Tugas yang Diperlukan
1. Salin bagian kutipan teks tentang Oseania dari "Nukuoro adalah salah" sampai "Solomon, Trobriand dll)" tanpa mengubah apa pun.
2. Rangkumlah kutipan teks tentang Oseania dalam dua kalimat.

Kutipan Teks
======
Nukuoro adalah salah satu pulau di mana budaya kapak dan pahat kerang ditemukan.
Selain itu, ada beberapa tinggalan
arkeologis yang berkaitan dengan mata pencaharian
maritim, seperti mata kail ditemukan di Mikronesia:
Marshall, Pohnpei, Kosrae dan Fais (Gambar
4). Semua mata kail ini terbuat dari cangkang kerang mutiara dewasa. Adapun
pertanggalan yang dihasilkan antara lain di Fais berkisar 450-750 AD dan Kepulauan
Marshall 700 AD. Kegiatan memancing khas Oseania juga
dipraktekkan di Kepulauan Caroline (Palau, Caroline Pusat, dan Chuuk) dan
Melanesia utara (Timur-Laut pantai Nugini, Admiralty, Solomon, Trobriand dll)
(Intoh, 1999 : 413-414).
Gambar
4. Mata kail prasejarah di Oseania
3.
Polinesia
Sesuai
dengan namanya yang berarti “banyak pulau”, Polinesia memiliki ribuan, mungkin
lebih, pulau yang batas-batasnya membentuk segitiga di Pasifik yang dikenal
dengan Segitiga Polinesia. Meskipun demikian, Polinesia hanya memiliki empat
negara yang berdaulat, yaitu Tonga, Tuvalu, Samoa, dan Selandia Baru. Sisanya
merupakan milik negara-negara Eropa[4].
Oleh karena wilayah teritorial Polinesia sangat luas dan didominasi oleh
lautan, maka Polinesia terbagi atas lima kelompok besar kepulauan. Polinesia
Utara merupakan Kepulauan Hawaii; Polinesia Timur merupakan Pulau Paskah dan
sekitarnya; Polinesia Selatan merupakan Selandia Baru dan sekitarnya; Polinesia
Barat terdiri atas Tonga, Samoa, Alice, Phoenix, dan Cook; sedangkan Polinesia
Tengah terdiri atas Marquises, Line, Austral, Society, Yap, dan Tahiti (Nur,
2015).
Migrasi
manusia modern secara anatomis berasal dari Afrika sekitar 150.000 - 100.000 BP,
bergerak ke Timur menuju Asia dan Utara ke Eropa.
======
Data Hasil Ekstraksi
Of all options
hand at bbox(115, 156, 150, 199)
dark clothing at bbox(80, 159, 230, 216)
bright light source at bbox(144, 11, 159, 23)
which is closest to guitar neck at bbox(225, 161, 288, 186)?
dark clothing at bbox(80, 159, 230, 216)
======
Daftar Penyelesaian
1.
Nukuoro adalah salah satu pulau di mana budaya kapak dan pahat kerang ditemukan.
Selain itu, ada beberapa tinggalan
arkeologis yang berkaitan dengan mata pencaharian
maritim, seperti mata kail ditemukan di Mikronesia:
Marshall, Pohnpei, Kosrae dan Fais (Gambar
4). Semua mata kail ini terbuat dari cangkang kerang mutiara dewasa. Adapun
pertanggalan yang dihasilkan antara lain di Fais berkisar 450-750 AD dan Kepulauan
Marshall 700 AD. Kegiatan memancing khas Oseania juga
dipraktekkan di Kepulauan Caroline (Palau, Caroline Pusat, dan Chuuk) dan
Melanesia utara (Timur-Laut pantai Nugini, Admiralty, Solomon, Trobriand dll)

2. Di Mikronesia ditemukan tinggalan arkeologis mata pencaharian maritim berupa mata kail dari cangkang kerang mutiara dewasa, dengan pertanggalan 450-750 AD di Fais dan 700 AD di Kepulauan Marshall. Polinesia, yang namanya berarti "banyak pulau", memiliki ribuan pulau yang membentuk Segitiga Polinesia di Pasifik, tetapi hanya memiliki empat negara berdaulat dan terbagi atas lima kelompok besar kepulauan.